Summary
In Skelly v Village of Port Chester (6 A.D.2d 717), this Court observed that the curb was not an entity unto itself but was either part of the highway or street, or part of the sidewalk, but in that case, it was not necessary to resolve the issue.
Summary of this case from Nado v. State of New YorkOpinion
May 19, 1958
Present — Nolan, P.J., Wenzel, Beldock, Ughetta and Hallinan, JJ. [ 10 Misc.2d 52.]
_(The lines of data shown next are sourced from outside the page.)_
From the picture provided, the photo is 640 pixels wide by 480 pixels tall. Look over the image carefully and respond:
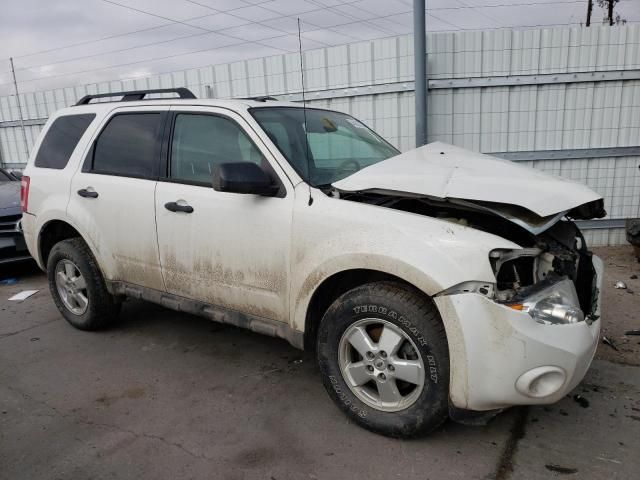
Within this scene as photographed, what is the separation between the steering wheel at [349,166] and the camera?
3.47m

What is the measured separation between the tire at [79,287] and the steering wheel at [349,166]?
2313 mm

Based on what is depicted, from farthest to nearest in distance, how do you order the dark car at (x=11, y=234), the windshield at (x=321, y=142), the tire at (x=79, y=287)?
the dark car at (x=11, y=234), the tire at (x=79, y=287), the windshield at (x=321, y=142)

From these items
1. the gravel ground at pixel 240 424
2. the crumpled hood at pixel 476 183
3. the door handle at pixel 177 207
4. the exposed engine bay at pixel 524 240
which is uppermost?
the crumpled hood at pixel 476 183

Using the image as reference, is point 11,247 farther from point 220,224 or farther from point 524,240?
point 524,240

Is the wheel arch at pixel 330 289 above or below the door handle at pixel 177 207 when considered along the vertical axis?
below

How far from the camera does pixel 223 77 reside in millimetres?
8312

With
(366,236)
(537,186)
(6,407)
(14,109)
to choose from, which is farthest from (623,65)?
(14,109)

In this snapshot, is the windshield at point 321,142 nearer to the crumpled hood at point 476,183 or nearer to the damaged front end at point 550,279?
the crumpled hood at point 476,183

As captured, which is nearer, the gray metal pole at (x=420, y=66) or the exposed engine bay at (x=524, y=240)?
the exposed engine bay at (x=524, y=240)

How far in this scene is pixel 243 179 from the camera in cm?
288

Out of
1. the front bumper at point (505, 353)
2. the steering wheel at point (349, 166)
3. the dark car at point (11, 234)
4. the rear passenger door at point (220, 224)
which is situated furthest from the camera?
the dark car at point (11, 234)

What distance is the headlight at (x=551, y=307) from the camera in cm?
235

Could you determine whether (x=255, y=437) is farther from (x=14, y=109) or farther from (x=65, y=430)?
(x=14, y=109)

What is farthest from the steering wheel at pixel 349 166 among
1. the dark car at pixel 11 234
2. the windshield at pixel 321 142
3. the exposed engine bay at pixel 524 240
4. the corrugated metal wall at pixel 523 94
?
the dark car at pixel 11 234
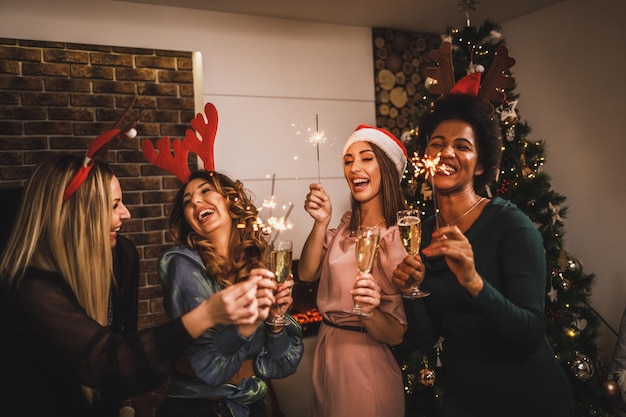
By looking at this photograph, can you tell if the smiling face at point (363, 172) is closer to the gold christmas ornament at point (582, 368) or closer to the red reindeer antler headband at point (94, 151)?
the red reindeer antler headband at point (94, 151)

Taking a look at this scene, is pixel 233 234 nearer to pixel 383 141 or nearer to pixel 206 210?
pixel 206 210

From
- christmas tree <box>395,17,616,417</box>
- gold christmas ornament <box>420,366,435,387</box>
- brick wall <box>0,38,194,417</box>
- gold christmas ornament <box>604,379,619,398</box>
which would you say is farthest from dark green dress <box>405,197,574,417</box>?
brick wall <box>0,38,194,417</box>

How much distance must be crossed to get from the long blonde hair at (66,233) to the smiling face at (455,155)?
1.16 m

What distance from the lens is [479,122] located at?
5.87 feet

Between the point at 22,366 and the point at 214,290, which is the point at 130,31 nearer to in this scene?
the point at 214,290

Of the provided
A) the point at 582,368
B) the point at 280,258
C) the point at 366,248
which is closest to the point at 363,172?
the point at 366,248

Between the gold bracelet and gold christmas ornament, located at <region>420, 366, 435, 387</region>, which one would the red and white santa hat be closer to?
the gold bracelet

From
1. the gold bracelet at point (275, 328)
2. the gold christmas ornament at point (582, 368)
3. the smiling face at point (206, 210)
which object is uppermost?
the smiling face at point (206, 210)

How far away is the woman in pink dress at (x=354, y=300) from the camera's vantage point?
6.16 feet

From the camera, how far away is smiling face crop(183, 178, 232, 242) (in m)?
1.87

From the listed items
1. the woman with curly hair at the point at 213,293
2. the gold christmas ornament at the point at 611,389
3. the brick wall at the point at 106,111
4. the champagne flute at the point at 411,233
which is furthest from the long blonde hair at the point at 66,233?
the gold christmas ornament at the point at 611,389

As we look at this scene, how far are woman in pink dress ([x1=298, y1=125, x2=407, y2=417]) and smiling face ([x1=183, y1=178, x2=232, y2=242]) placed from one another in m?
0.39

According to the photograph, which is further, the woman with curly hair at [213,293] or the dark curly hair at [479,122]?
the dark curly hair at [479,122]

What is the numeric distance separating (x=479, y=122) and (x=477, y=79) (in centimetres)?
20
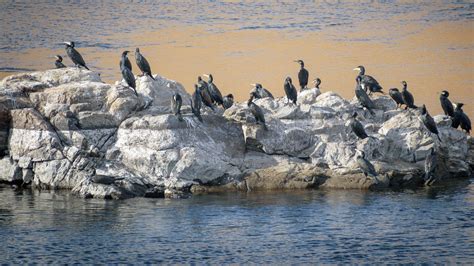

In an action to recover damages for personal injuries, the appeal is from an order granting a motion to dismiss the complaint, and from the judgment entered thereon. Appellant alleged she was injured when her foot was caught in a defective, dangerous and broken curbing. The motion was based on the ground that the complaint did not allege that written notice of the defective and dangerous condition of the curb had been given to respondent's trustees prior to the accident. Order and judgment unanimously affirmed, with $10 costs and disbursements. By its Local Law No. 1 for the year 1953, respondent amended section 16 of title VII of its charter (L. 1868, ch. 818, as amd.) to provide that "No civil action shall be brought or maintained against the village of Port Chester for damages or injuries to person or property sustained in consequence of any street, highway, bridge, culvert, sidewalk or crosswalk being defective, out of repair, unsafe, dangerous or obstructed, unless written notice of the existence of such condition, relating to the particular place, had theretofore actually been given to the board of trustees of the village of Port Chester, and there had been a failure or neglect on the part of said village to cause such condition to be corrected, or the place otherwise made reasonably safe within a reasonable time after the receipt of such notice." Appellant concedes that the Local Law is valid. If the Local Law required the giving of written notice prior to the accident herein, the giving of such written notice was a condition precedent which appellant was required to plead in order to maintain the action ( Ellis v. City of Geneva, 259 App. Div. 502, affd. 288 N.Y. 478). We are not required to determine whether, in the light of other provisions of respondent's charter and other statutes, the curb was part of the sidewalk or part of the street as distinguished from the sidewalk. In our opinion, it would require a strained and unrealistic construction or interpretation of the Local Law to hold that the curb, which was the dividing line between the part of the street or highway intended for vehicular traffic and the sidewalk, the part intended for the use of pedestrians, was not part of the highway, or part of the street, or part of the sidewalk (see, e.g., 25 C.J.S., Curb, p. 29; Vehicle and Traffic Law, § 2, subds. 2, 3, 4, 26 [before amdt. by L. 1957, ch. 698], §§ 111, 118, 134, 140, 144, 148, as amd. by L. 1957, ch. 698).